Sigmoid and Its Gradient
Interview Prep
The problem
Implement the sigmoid function σ(x) = 1 / (1 + e^(−x))
in a numerically stable way, then derive and implement its
gradient. The interviewer will ask you to explain why backprop
through sigmoid is essentially free given the forward output.
The trap: naive sigmoid overflows
import numpy as np
def sigmoid_naive(x):
return 1.0 / (1.0 + np.exp(-x)) # overflows for x << 0: exp(-x) is huge
For large negative x, e^(−x) overflows to
infinity (or hits the IEEE 754 limit and the operation becomes
catastrophic). For large positive x, the formula is
fine. So we need a branched implementation: positive arguments use
1 / (1 + e^(−x)); negative arguments use the
algebraically equivalent e^x / (1 + e^x). Both branches
only ever exponentiate non-positive numbers, which is safe.
>>> sigmoid_naive(np.array([1000.0]))
RuntimeWarning: overflow encountered in exp
np.array([0.]) # underflowed to 0 — wrong! true value -> 1
>>> sigmoid_naive(np.array([-1000.0]))
RuntimeWarning: overflow encountered in exp
np.array([0.]) # numerically OK, but the other side is broken
>>> sigmoid(np.array([1000.0, -1000.0]))
array([1.0, 0.0]) # safe Stable implementation
def sigmoid(x):
"""Numerically stable sigmoid for any sign of x."""

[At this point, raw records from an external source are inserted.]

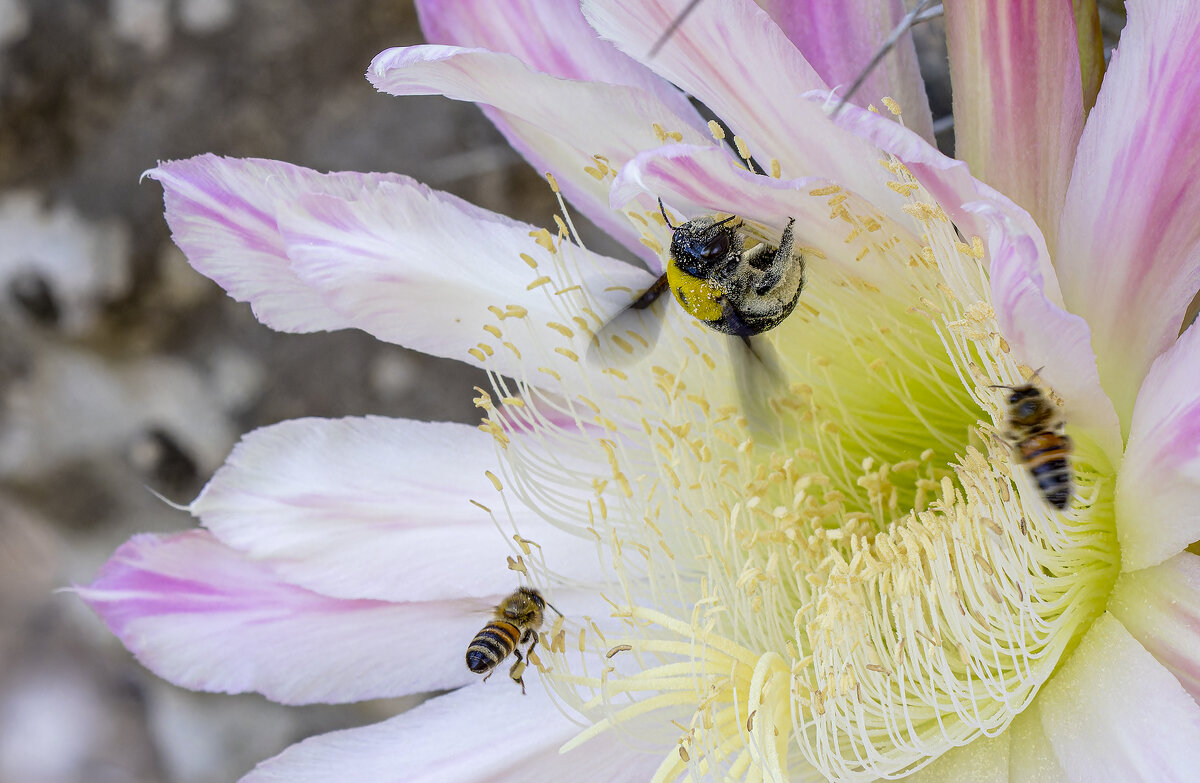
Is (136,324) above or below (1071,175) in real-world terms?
below

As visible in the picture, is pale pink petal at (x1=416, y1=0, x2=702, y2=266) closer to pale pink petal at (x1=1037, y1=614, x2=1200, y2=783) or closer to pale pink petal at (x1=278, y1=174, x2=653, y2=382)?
pale pink petal at (x1=278, y1=174, x2=653, y2=382)

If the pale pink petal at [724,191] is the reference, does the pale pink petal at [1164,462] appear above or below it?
below

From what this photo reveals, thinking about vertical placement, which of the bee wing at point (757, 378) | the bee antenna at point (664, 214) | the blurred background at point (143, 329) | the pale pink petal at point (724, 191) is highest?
the pale pink petal at point (724, 191)

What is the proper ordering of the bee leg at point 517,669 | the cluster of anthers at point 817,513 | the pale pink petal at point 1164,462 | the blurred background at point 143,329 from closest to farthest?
the pale pink petal at point 1164,462
the cluster of anthers at point 817,513
the bee leg at point 517,669
the blurred background at point 143,329

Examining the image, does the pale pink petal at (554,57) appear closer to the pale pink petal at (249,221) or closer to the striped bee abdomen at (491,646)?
the pale pink petal at (249,221)

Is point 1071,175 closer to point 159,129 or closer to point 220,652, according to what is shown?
point 220,652

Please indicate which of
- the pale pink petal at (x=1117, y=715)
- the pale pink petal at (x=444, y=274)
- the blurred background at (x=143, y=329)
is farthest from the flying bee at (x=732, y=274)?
the blurred background at (x=143, y=329)

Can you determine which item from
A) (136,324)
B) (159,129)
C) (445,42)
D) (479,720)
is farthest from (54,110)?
(479,720)
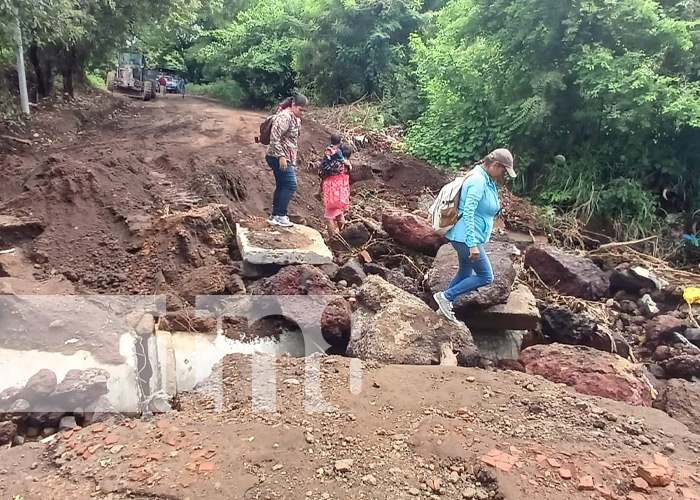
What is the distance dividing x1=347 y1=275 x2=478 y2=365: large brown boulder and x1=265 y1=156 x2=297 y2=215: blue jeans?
2.09 meters

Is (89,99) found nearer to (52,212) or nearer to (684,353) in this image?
(52,212)

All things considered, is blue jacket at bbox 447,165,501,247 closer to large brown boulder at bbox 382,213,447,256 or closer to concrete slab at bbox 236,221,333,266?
concrete slab at bbox 236,221,333,266

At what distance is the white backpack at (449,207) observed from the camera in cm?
503

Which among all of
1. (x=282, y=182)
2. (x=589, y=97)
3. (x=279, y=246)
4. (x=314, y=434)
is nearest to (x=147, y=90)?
(x=589, y=97)

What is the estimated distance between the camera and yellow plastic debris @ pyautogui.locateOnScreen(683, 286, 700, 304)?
7.18m

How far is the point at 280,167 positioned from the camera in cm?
673

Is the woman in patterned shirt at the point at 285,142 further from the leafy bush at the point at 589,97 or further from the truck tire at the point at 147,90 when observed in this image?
the truck tire at the point at 147,90

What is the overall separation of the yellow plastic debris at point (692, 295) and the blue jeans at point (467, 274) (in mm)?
3385

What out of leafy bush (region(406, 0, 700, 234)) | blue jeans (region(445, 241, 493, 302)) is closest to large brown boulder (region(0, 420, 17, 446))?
blue jeans (region(445, 241, 493, 302))

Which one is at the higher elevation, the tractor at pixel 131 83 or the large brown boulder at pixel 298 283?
the tractor at pixel 131 83

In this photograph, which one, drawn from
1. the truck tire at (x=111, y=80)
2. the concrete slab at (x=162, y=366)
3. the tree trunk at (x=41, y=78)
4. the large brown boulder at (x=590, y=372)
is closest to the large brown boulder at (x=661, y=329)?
the large brown boulder at (x=590, y=372)

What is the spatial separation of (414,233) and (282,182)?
5.42 feet

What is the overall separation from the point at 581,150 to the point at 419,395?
7552 millimetres

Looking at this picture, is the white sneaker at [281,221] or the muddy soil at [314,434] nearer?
the muddy soil at [314,434]
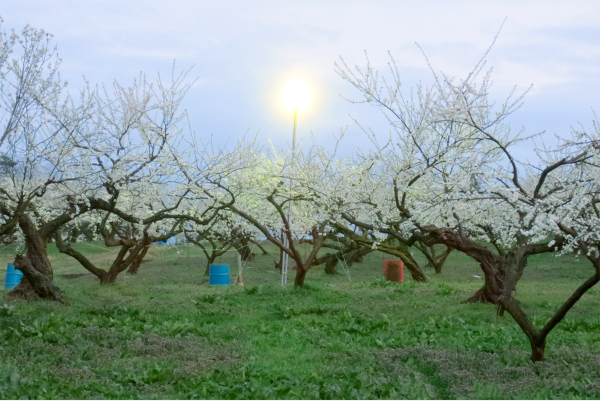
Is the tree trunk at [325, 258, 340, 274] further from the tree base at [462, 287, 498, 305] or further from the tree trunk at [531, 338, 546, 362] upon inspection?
the tree trunk at [531, 338, 546, 362]

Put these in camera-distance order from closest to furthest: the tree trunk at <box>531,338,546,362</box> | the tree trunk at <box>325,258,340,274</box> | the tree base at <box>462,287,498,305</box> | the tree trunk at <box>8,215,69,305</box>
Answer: the tree trunk at <box>531,338,546,362</box>
the tree trunk at <box>8,215,69,305</box>
the tree base at <box>462,287,498,305</box>
the tree trunk at <box>325,258,340,274</box>

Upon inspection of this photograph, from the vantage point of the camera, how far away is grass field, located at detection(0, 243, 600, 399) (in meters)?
6.95

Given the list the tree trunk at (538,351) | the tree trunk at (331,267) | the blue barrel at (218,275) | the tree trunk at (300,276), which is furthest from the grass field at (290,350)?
the tree trunk at (331,267)

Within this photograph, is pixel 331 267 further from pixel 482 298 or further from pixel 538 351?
pixel 538 351

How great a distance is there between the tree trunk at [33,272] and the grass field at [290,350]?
2.48 feet

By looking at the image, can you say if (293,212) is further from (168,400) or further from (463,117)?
(168,400)

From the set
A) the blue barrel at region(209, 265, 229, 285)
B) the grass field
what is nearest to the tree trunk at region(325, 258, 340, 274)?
the blue barrel at region(209, 265, 229, 285)

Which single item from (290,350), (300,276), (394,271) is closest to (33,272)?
(290,350)

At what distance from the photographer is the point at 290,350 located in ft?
31.9

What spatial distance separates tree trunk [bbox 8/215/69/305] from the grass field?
2.48ft

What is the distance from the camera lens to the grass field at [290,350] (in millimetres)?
6945

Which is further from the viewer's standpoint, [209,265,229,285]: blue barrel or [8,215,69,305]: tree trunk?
[209,265,229,285]: blue barrel

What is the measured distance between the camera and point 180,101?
1617 centimetres

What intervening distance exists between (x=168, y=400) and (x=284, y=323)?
6489 millimetres
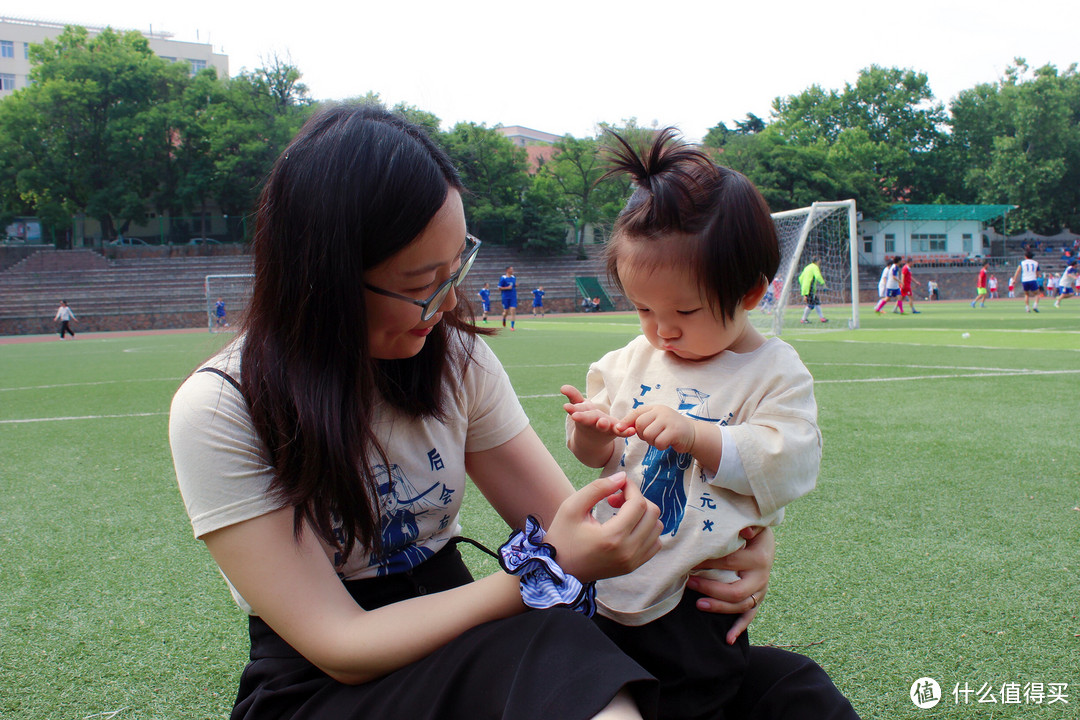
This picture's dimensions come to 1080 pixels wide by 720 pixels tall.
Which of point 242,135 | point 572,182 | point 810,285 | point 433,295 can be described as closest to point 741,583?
point 433,295

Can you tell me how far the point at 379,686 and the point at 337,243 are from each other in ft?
2.28

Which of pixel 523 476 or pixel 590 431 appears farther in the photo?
pixel 523 476

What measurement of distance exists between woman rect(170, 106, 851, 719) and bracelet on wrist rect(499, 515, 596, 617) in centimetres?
2

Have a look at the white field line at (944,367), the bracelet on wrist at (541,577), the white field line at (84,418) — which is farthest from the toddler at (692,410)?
the white field line at (944,367)

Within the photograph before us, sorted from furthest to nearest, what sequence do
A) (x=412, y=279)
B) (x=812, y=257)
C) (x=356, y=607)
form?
(x=812, y=257), (x=412, y=279), (x=356, y=607)

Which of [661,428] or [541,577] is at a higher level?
[661,428]

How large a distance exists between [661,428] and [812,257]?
829 inches

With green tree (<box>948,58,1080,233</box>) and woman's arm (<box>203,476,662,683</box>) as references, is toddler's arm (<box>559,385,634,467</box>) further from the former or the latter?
green tree (<box>948,58,1080,233</box>)

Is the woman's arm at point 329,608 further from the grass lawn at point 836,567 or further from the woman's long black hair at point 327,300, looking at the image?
the grass lawn at point 836,567

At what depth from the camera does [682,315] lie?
158cm

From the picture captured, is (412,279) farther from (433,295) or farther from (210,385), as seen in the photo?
(210,385)

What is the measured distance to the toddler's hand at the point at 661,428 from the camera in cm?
137

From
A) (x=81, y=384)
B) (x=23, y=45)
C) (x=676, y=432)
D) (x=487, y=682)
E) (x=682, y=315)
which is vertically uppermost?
(x=23, y=45)

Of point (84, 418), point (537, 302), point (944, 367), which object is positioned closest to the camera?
point (84, 418)
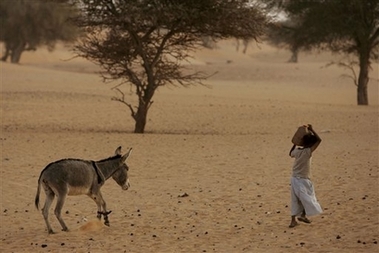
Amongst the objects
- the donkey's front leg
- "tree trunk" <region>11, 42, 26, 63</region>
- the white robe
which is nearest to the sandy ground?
the donkey's front leg

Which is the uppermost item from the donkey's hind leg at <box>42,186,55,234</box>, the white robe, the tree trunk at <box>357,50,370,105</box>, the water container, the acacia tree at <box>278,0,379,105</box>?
the acacia tree at <box>278,0,379,105</box>

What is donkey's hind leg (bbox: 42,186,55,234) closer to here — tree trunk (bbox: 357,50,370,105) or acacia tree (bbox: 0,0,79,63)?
tree trunk (bbox: 357,50,370,105)

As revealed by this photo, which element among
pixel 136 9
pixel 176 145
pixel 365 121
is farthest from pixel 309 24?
pixel 176 145

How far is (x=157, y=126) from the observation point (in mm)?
29953

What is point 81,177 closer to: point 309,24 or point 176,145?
point 176,145

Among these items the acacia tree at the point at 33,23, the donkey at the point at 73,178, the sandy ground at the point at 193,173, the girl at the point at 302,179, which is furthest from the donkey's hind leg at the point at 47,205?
the acacia tree at the point at 33,23

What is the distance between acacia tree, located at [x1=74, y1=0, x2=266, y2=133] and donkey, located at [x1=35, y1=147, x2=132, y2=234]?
1357 centimetres

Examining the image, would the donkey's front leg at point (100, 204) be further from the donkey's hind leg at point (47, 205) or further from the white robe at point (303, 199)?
the white robe at point (303, 199)

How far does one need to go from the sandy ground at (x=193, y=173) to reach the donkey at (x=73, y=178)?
0.44 metres

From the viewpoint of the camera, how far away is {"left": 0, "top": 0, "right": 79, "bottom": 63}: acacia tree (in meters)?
68.4

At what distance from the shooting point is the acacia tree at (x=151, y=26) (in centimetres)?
2603

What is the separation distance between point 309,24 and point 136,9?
14.7 metres

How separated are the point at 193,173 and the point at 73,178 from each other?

out = np.empty_like(x, dtype=float)
pos = x >= 0
out[ pos] = 1.0 / (1.0 + np.exp(-x[pos]))
ex = np.exp(x[~pos])
out[~pos] = ex / (1.0 + ex)
return out Pattern: derivative expressible in terms of output
The famous identity is σ'(x) = σ(x) · (1 − σ(x)).
This is the property that makes sigmoid (and its sibling tanh) so
attractive for backprop: during the forward pass you compute and
store s = σ(x); the backward pass reuses
s · (1 − s) with no extra exponentials.
Derivation
Let s = sigmoid(x) = 1 / (1 + e^{-x})
d/dx s = d/dx (1 + e^{-x})^{-1}
= -(1 + e^{-x})^{-2} * (-e^{-x})
= e^{-x} / (1 + e^{-x})^2
Now factor:
e^{-x} / (1 + e^{-x})^2
= [1 / (1 + e^{-x})] * [e^{-x} / (1 + e^{-x})]
= s * (1 - s) (since 1 - s = e^{-x} / (1 + e^{-x}))
=> ds/dx = s * (1 - s). Maximum at x=0 (s=0.5) giving 0.25. Gradient implementation
def sigmoid_grad(x):
"""d/dx sigmoid(x) = sigmoid(x) * (1 - sigmoid(x))."""
s = sigmoid(x)
return s * (1.0 - s) Why it's a poor activation in deep networks
The maximum value of σ' is 0.25, attained
at x = 0. Far from zero the derivative is essentially
zero — the "saturating" regime. Stack a few sigmoid layers and
every backward pass multiplies several factors of ≤ 0.25 together,
which is the original cause of the vanishing gradient
problem. This is why ReLU dominates modern hidden layers
and sigmoid is now mostly relegated to the output of binary
classifiers.
Complexity
- Time:
O(n)for n inputs. - Space:
O(n)output. Backward reuses the forward output, so no extra storage.
Variations worth knowing
- tanh:
tanh(x) = 2σ(2x) − 1. Derivative1 − tanh²(x). Zero-centered output is a mild advantage over sigmoid; both saturate. - ReLU and friends:
max(0, x). Derivative is 0 or 1. Doesn't saturate on the positive side; gave us deep networks. Leaky ReLU / GELU / SiLU are smoother variants. - Softplus:
log(1 + e^x). Smooth ReLU. Its derivative is exactly the sigmoid — a nice algebraic dual. - Log-sigmoid (logistic loss kernel):
log σ(x) = −softplus(−x). Used in numerically stable binary cross-entropy: never form σ explicitly when you only need its log.